━━━━━ Input records

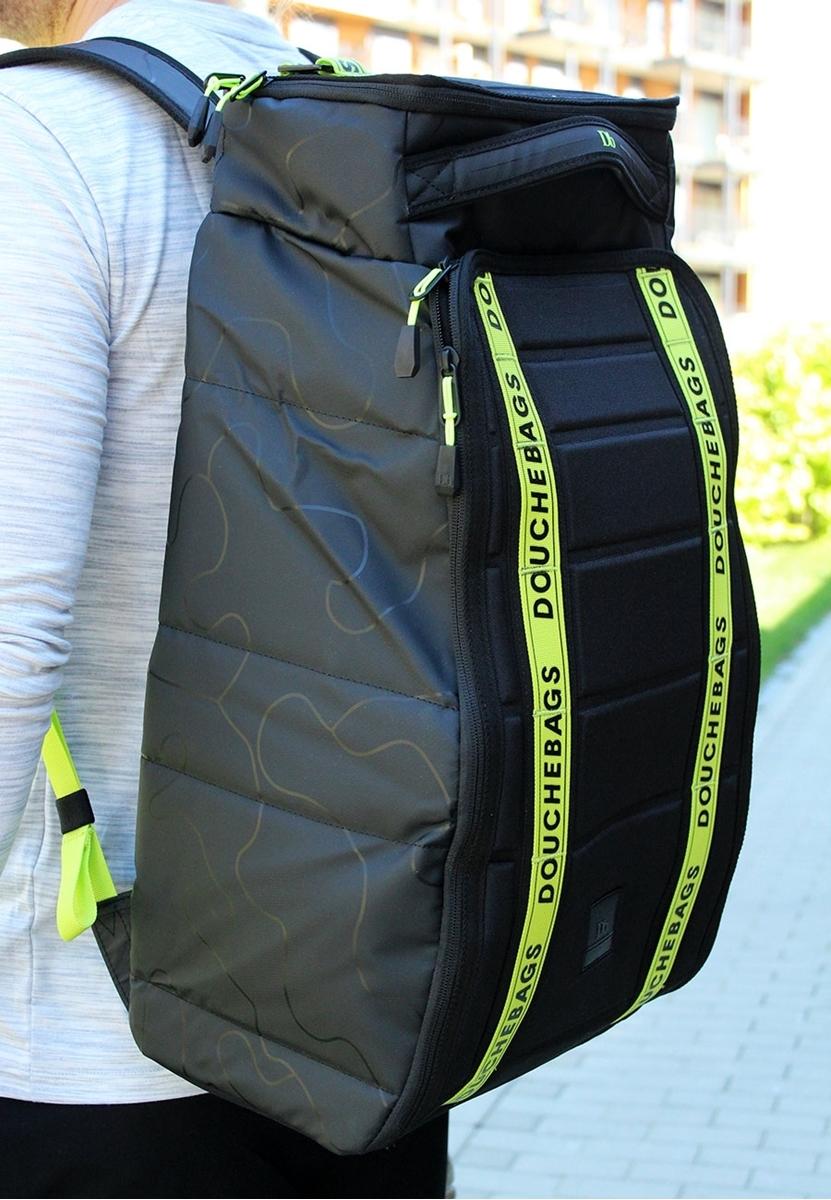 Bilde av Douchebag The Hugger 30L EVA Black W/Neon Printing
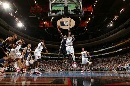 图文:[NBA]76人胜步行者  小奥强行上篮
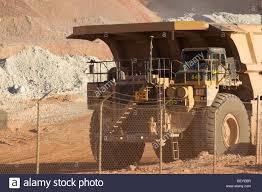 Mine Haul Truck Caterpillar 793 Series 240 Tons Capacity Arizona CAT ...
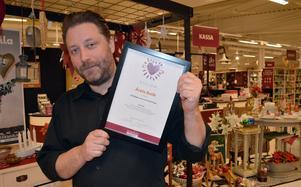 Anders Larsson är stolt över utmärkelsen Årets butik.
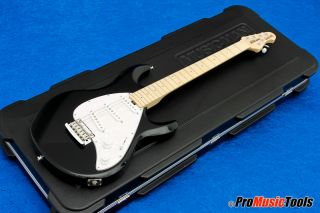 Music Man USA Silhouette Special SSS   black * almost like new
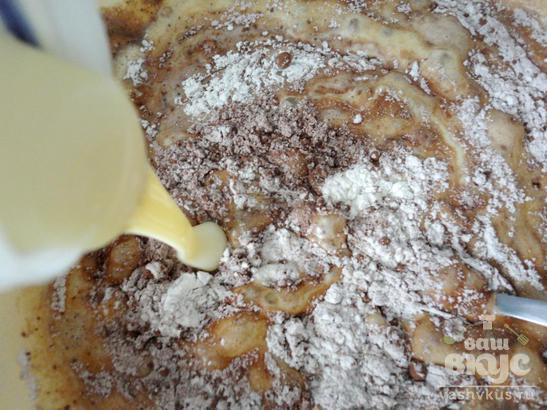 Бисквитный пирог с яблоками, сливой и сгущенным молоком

━━━━━━━━━━

_Assignment_
Exactly as they appear above, give the records again, without their pictures.

_Written response_
 Bilde av Douchebag The Hugger 30L EVA Black W/Neon Printing
 图文:[NBA]76人胜步行者  小奥强行上篮
 Mine Haul Truck Caterpillar 793 Series 240 Tons Capacity Arizona CAT ...
 Anders Larsson är stolt över utmärkelsen Årets butik.
 Music Man USA Silhouette Special SSS   black * almost like new
 Бисквитный пирог с яблоками, сливой и сгущенным молоком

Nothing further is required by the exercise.